# PASSAGE TO READ

▶

And in that too, there is a real resemblance to the world’s average farm. The average farmer and small agricultural producer feeds themselves first, and then sells extra produce, or high value items for cash. This model of prioritizing subsistence production over maximum cash production was the norm even in the Global North for most of human history, before it was replaced here by the idea that even farmers should produce food only for cash, and then purchase their meals at the same supermarkets everyone else shops at.
We, like everyone, have our cash crops – but they are for the most part, overages – and they follow on top of our prioritizing our getting our own food from our own land. We are not doctinaire about this – I have grown small grains, but don’t grow much of them. Instead, we grow lots of potatoes and sweet potatoes and substitute these for some of our grains, while buying our other staples sustainably from small producers in bulk. There are some crops I don’t grow – because I save seed, I grow only one crop of sweet corn, and we happily devour the stuff from the farmstand in the valley. I eat their tomatoes for a couple of weeks before mine are ripe. I get peaches from a farmer down the hill in a warmer place than mine. We are hardly perfectly consistent.
And yet we produce all the milk we drink, except during the goats’ dry spell (and next year we’ll have staggered breeding and won’t have one) and many of our other dairy products (we still buy ice cream occasionally and butter locally) and all the eggs. We raise the vast majority of our meat, the vast majority of our vegetables, about half our fruit and about 1/3 of our staple foods. We do this not only during the growing season, but by preserving our food for winter and using season extension, also through winter.

◀

# WHAT TO DO
1. Swap "supermarkets" for "grocery stores" in the passage on subsistence farming, starting with "And in that" and going on through "else shops at.".
2. Translate this sentence from the passage on subsistence farming into Spanish: "I get peaches from a farmer down the hill in a warmer place than mine."
3. Write what comes next in the passage on subsistence farming, picking up after its last sentence.
The rows after this point have nothing to do with the passage on subsistence farming.

# PROVIDED RECORDS
▶

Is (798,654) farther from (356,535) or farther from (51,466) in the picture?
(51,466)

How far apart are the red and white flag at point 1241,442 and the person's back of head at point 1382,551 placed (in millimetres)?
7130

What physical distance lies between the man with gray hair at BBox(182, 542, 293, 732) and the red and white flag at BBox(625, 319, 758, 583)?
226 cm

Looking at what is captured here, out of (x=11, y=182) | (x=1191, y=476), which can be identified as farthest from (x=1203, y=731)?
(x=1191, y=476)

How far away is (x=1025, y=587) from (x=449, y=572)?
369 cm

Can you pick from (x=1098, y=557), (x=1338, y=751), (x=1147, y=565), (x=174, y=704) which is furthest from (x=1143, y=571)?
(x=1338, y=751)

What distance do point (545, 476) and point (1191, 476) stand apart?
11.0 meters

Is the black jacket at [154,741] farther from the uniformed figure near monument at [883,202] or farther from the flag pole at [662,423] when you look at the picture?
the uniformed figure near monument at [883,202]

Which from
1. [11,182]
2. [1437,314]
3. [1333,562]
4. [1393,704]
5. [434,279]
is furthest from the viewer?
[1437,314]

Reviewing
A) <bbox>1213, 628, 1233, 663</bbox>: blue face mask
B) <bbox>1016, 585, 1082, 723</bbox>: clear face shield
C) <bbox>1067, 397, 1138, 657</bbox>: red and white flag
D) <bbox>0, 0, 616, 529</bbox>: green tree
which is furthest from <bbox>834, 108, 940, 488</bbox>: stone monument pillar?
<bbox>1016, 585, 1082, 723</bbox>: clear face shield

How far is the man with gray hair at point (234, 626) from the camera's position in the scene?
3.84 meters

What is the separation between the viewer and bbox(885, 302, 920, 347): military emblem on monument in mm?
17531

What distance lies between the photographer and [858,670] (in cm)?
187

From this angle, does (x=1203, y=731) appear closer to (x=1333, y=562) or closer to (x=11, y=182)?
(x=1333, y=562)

◀

# RESULTS BY TASK
1.
And in that too, there is a real resemblance to the world’s average farm. The average farmer and small agricultural producer feeds themselves first, and then sells extra produce, or high value items for cash. This model of prioritizing subsistence production over maximum cash production was the norm even in the Global North for most of human history, before it was replaced here by the idea that even farmers should produce food only for cash, and then purchase their meals at the same grocery stores everyone else shops at.

2. Consigo duraznos de un agricultor colina abajo, en un lugar más cálido que el mío.

3.
Meanwhile, the crops we specialize in are ones that our land does best, or that we can do better than others. Pastured poultry, goat, lamb and eggs. Healthy livestock, raised for small scale production. Herbs and salad greens for the off season. Seeds we save. Native wetland plants for land restoration. Garden plants for other people’s gardens. Medicinal plants and dried herbs, produced in small batches with high quality. We are able to also experiment with other crops – with tree crops for winter feed, and with unusual fruits for making jams, juices and syrups, and new fiber crops. We can experiment with fertility improvement and soil building. We can do whatever we want within the real constraints of the land we have, the people and time we have, the tools we are willing to use, the money we have and the realities of agriculture. As my son Simon once wrote on a homemade pencil sign for our farm “Glenings (sp..actually Gleanings) Farm: Flora, Fauna and Food. That’s pretty much it.
I put myself in place here not to make any grand point – it is not that my farm magically duplicates the realities of small farms in the Global South – it doesn’t. It isn’t that my farm is just like the big farms only smaller – it isn’t. And yet, I like to think it is not only pretense that ties me both to larger and smaller farmers – because they too are bound by the realities that bind me – that the land and the life shape and control things in ways hard to explain to someone who has never done it. I do not think I fully realized, when I began to farm, how much the farm would decide about the shape of my life, or how much, in picking a place, a piece of land, I had determined my own future, the kind of farmer I would be, and the kind of person that farming would make me into.